Als Idai in der Nacht vom 14. auf den 15. März 2019 Zentral-Mosambik traf, verwandelten sich die Vorhersagen durch die Mechanik des Sturms in Ruinen. Der Zyklon landete in der Nähe von Beira mit zerstörerischen Winden und sintflutartigem Regen und begann dann, im Landesinneren nicht als ein einzelner Schlag, sondern als ein breiter Motor der Überschwemmung zu kollabieren. Der Landfall selbst war nur der Beginn der Schäden. Getötet wurde nicht nur durch den Wind, sondern durch die Kombination aus Sturmflut, Regenfall und einer Geografie, die Wasser in Nachbarschaften und Flusssysteme funnelte, ohne dass es einen Ausweg gab. Die Katastrophe beschränkte sich nicht auf eine Küstenlinie oder einen einzelnen Stadtblock. Sie breitete sich durch Entwässerungskanäle, niedrig gelegene Vororte, Flussbecken, ländliche Straßen und Berghänge aus und verwandelte die Region selbst in ein System von Fallen.

In Beira waren die ersten Stunden von Lärm und Druck geprägt. Dachelemente lösten sich. Bäume bogen sich oder brachen. Wasser drang in niedrig gelegene Straßen und Gehöfte ein. Elektrische Systeme fielen aus. Das Entwässerungssystem der Stadt, bereits unzureichend für extremen Regenfall, wurde von der Menge und Geschwindigkeit des Wassers überwältigt. In vielen Haushalten kletterten die Menschen höher, während das Wasser stieg, und warteten in Innenräumen, auf Möbeln oder wo sie die sicherste Höhe erreichen konnten, auf das Ende des Sturms. Die Physik war brutal einfach: Wenn die Regenrate die Kapazität des Bodens, der Abflüsse und Kanäle übersteigt, wird die Stadt zu einem Becken. Die gebaute Umwelt Beiras machte diese Realität von Straße zu Straße sichtbar. Wo die Straßenebenen sanken, sammelte sich Wasser. Wo Gehöfte von Wänden umschlossen waren, bildete sich eine Pfütze. Wo Rohrleitungen und Abflüsse nicht mithalten konnten, drang Wasser in Orte ein, die als sicher galten.

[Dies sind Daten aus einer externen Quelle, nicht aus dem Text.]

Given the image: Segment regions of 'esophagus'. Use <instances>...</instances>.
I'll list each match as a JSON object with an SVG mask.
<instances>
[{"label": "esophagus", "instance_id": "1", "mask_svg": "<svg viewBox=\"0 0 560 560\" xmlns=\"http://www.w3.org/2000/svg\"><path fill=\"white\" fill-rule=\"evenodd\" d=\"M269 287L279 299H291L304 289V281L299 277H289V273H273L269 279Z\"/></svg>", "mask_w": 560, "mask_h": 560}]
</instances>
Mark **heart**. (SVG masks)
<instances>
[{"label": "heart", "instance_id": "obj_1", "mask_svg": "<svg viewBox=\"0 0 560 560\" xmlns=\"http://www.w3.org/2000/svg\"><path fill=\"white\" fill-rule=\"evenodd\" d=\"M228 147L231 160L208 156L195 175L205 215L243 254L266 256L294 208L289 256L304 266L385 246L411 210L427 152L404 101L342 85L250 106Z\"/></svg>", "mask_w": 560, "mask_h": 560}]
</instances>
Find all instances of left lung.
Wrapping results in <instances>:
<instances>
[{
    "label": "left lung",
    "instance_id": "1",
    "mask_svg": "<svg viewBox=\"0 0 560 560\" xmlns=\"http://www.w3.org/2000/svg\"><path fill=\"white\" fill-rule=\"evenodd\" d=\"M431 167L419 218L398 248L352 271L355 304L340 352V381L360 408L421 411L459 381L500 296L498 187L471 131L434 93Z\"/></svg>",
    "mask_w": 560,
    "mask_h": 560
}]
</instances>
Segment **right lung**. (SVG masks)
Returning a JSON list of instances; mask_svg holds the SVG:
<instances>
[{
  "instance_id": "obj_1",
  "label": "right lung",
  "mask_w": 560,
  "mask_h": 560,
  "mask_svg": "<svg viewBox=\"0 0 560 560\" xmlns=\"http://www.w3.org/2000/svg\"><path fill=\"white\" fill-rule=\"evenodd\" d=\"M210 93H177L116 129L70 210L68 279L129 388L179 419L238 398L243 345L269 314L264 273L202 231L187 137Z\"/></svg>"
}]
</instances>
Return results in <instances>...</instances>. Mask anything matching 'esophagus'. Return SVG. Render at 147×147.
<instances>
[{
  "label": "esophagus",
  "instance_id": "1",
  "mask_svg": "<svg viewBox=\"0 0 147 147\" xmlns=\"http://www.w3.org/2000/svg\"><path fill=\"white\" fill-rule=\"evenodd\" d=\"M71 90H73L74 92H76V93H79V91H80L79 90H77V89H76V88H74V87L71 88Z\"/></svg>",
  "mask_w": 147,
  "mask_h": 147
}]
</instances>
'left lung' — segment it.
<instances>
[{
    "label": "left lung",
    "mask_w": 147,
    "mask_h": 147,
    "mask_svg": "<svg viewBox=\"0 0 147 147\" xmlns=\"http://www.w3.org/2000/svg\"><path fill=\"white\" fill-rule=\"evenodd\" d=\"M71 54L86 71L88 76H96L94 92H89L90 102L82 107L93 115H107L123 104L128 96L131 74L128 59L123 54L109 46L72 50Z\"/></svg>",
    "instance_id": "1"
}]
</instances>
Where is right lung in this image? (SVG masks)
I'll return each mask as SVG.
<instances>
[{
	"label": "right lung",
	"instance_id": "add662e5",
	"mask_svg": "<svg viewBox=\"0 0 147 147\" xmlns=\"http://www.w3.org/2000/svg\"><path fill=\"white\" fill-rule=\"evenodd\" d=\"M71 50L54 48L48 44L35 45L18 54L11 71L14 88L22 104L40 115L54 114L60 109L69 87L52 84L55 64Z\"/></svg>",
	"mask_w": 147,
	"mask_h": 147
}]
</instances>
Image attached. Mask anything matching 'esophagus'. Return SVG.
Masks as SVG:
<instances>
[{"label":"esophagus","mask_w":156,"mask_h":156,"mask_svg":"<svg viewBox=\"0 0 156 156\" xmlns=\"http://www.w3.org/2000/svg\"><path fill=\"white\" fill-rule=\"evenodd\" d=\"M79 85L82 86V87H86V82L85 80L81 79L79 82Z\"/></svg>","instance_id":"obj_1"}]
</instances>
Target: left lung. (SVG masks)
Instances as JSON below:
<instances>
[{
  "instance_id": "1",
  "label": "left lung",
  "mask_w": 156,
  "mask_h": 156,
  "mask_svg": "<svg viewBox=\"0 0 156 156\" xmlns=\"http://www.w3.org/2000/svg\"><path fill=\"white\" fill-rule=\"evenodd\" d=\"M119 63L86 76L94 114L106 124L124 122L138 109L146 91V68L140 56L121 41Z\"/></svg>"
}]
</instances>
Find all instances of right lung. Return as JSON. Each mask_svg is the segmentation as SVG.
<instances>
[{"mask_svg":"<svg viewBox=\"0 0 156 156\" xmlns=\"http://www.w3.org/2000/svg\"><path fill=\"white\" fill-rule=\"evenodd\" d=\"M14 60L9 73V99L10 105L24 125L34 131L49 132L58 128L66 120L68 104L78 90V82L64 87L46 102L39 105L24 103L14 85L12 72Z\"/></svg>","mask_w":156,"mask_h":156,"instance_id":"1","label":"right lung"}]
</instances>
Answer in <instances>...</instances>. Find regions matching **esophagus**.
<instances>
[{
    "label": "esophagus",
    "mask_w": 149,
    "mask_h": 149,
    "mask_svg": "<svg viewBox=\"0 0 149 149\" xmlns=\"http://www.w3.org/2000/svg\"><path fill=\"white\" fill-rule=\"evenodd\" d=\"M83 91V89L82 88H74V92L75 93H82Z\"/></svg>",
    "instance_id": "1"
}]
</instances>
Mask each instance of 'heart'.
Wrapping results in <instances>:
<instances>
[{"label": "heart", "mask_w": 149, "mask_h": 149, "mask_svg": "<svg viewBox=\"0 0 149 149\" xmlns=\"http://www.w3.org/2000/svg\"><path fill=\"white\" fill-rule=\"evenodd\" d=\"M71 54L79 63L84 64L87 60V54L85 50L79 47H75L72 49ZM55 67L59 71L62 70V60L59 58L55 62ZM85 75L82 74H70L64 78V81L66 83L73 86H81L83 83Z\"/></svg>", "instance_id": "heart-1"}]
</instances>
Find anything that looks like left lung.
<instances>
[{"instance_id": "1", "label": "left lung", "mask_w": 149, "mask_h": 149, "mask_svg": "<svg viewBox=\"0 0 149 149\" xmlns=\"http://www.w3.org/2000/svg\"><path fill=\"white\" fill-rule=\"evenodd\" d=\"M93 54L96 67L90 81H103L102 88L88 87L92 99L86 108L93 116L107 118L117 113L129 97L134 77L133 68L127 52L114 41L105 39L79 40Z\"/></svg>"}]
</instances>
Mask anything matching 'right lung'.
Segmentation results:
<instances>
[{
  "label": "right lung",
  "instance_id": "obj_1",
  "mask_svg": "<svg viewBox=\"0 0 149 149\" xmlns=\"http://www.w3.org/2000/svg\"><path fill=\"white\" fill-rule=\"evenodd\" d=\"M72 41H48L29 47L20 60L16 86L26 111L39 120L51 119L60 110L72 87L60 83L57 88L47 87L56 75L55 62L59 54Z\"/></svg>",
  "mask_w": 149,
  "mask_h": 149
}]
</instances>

Die unmittelbare Gefahr offenbarte auch, wie fragil die Infrastruktur der Stadt unter Druck war. Stromleitungen fielen aus. In einigen Gebieten kam die Dunkelheit mit dem Wasser. Das war nicht nur deshalb von Bedeutung, weil es die Angst vertiefte, sondern weil es die Sichtbarkeit gerade dann beseitigte, als sie am dringendsten benötigt wurde. Menschen, die versuchten, nachts durch das Hochwasser zu navigieren, hatten kaum eine Möglichkeit, Tiefe, Strömung oder den Standort von verborgenem Schutt zu beurteilen. In einem Zyklon ist der Ausfall der Elektrizität mehr als nur der Verlust eines Annehmlichkeits; er entfernt die Kommunikation, schwächt die Pumpensysteme und verstärkt die Verzögerung bei Rettungsaktionen. In einkommensschwachen Stadtteilen und informellen Siedlungen, wo Häuser oft weniger Schutz gegen Sturmfluten und Dachversagen bieten, konnte der Unterschied zwischen Windschäden und totaler Zerstörung in Sekunden und in Blechen aus Wellblech gemessen werden.

Ein Grund, warum Idai so katastrophal wurde, war, dass der Zyklon nicht einfach vorbeizog und verschwand. Seine Zirkulation interagierte mit feuchter Luft und zog dann ins Landesinnere, wo er weiterhin Regen auf bereits gesättigten Boden entlud. Die Restregenbänder des Systems trugen zur katastrophalen Überschwemmung in Mosambik, Malawi und Simbabwe bei. Flüsse traten über die Ufer. Kleine Brücken wurden weggespült. Felder verschwanden unter schlammigem Wasser. In einem Gelände, in dem viele Siedlungen von einer einzigen Straße oder einem Fußweg abhingen, wurde die Isolation selbst zu einem Killer, weil sie die Menschen von Nahrung, Medizin und Rettung abschnitt. Ein Bezirk konnte technisch intakt sein und dennoch funktional unerreichbar. Das war das wiederkehrende Muster, als die Stunden zu Tagen wurden: Gemeinschaften, die nicht nur überflutet, sondern auch isoliert waren.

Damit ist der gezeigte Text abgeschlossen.